From the records below, find each line with the string "Zealand" and copy it.

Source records
---------------

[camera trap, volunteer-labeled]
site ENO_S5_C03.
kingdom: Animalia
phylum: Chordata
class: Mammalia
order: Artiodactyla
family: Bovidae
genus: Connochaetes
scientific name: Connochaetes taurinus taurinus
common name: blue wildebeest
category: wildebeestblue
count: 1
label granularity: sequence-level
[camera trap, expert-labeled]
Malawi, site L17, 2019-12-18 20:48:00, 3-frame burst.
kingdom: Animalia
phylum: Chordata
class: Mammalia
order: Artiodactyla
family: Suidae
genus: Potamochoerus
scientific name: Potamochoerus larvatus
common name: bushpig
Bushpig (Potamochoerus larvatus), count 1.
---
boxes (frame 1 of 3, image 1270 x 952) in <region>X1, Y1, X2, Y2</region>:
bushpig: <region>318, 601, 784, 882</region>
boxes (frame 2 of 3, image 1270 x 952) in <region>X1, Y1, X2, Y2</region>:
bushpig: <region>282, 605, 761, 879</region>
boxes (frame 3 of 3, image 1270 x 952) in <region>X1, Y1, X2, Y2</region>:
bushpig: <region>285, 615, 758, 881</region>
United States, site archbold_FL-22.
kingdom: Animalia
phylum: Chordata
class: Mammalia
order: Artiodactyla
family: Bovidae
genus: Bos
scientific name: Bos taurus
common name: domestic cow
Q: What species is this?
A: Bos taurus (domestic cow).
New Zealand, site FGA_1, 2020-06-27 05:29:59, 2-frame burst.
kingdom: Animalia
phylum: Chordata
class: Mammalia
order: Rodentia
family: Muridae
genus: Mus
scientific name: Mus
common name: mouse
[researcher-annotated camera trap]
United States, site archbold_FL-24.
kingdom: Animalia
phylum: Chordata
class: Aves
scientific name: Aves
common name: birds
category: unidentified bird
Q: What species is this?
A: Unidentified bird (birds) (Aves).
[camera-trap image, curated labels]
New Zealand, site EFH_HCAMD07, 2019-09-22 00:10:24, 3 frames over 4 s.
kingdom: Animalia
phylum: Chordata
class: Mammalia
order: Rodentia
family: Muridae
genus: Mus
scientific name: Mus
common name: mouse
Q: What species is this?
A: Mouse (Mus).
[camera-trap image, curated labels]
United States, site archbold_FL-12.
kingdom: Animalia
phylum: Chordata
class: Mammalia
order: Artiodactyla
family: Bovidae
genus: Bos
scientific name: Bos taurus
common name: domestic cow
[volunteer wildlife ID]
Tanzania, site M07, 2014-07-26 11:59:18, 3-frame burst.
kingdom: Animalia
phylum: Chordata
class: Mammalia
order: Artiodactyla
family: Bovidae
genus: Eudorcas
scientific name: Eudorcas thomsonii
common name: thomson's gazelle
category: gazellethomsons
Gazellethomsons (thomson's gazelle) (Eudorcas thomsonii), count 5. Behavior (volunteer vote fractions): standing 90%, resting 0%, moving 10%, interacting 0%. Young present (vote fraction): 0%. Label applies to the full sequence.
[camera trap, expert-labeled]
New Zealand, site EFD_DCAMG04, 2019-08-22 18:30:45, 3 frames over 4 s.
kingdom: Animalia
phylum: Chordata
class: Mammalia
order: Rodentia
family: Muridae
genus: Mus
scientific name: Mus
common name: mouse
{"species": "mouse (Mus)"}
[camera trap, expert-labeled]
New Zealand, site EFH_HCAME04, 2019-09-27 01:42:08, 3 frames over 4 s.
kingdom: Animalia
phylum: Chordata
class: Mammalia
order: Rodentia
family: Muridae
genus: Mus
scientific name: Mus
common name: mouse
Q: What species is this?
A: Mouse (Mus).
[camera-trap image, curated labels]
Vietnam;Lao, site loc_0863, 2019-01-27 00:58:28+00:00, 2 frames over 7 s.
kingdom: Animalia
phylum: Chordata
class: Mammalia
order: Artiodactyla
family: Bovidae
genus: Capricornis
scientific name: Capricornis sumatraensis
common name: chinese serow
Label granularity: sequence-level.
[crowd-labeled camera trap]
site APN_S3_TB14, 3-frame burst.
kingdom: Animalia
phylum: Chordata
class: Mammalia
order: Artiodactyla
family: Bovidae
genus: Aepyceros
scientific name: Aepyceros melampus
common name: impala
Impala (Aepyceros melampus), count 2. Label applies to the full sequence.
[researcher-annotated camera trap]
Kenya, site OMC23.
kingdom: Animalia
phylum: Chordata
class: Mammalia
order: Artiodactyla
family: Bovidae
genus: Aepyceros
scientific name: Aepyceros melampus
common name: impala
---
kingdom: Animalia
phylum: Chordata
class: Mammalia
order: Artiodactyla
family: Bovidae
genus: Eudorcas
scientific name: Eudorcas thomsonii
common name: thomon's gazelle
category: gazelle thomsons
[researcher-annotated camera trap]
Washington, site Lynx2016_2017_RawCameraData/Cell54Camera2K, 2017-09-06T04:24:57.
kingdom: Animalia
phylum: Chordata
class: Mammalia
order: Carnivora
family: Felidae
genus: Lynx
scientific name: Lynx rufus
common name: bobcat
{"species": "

---------------

Finished task ->
New Zealand, site FGA_1, 2020-06-27 05:29:59, 2-frame burst.
New Zealand, site EFH_HCAMD07, 2019-09-22 00:10:24, 3 frames over 4 s.
New Zealand, site EFD_DCAMG04, 2019-08-22 18:30:45, 3 frames over 4 s.
New Zealand, site EFH_HCAME04, 2019-09-27 01:42:08, 3 frames over 4 s.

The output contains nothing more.